Some records
= = = = = = =

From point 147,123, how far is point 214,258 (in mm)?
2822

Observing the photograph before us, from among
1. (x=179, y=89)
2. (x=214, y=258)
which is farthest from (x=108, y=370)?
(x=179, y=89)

= = = = = = =

**What you should do:** Rewrite all of the lines above, substituting "position" for "point" wherever it occurs and leaving the rest unchanged.

**Exercise answer:**
From position 147,123, how far is position 214,258 (in mm)?
2822

Observing the photograph before us, from among
1. (x=179, y=89)
2. (x=214, y=258)
which is farthest from (x=108, y=370)?
(x=179, y=89)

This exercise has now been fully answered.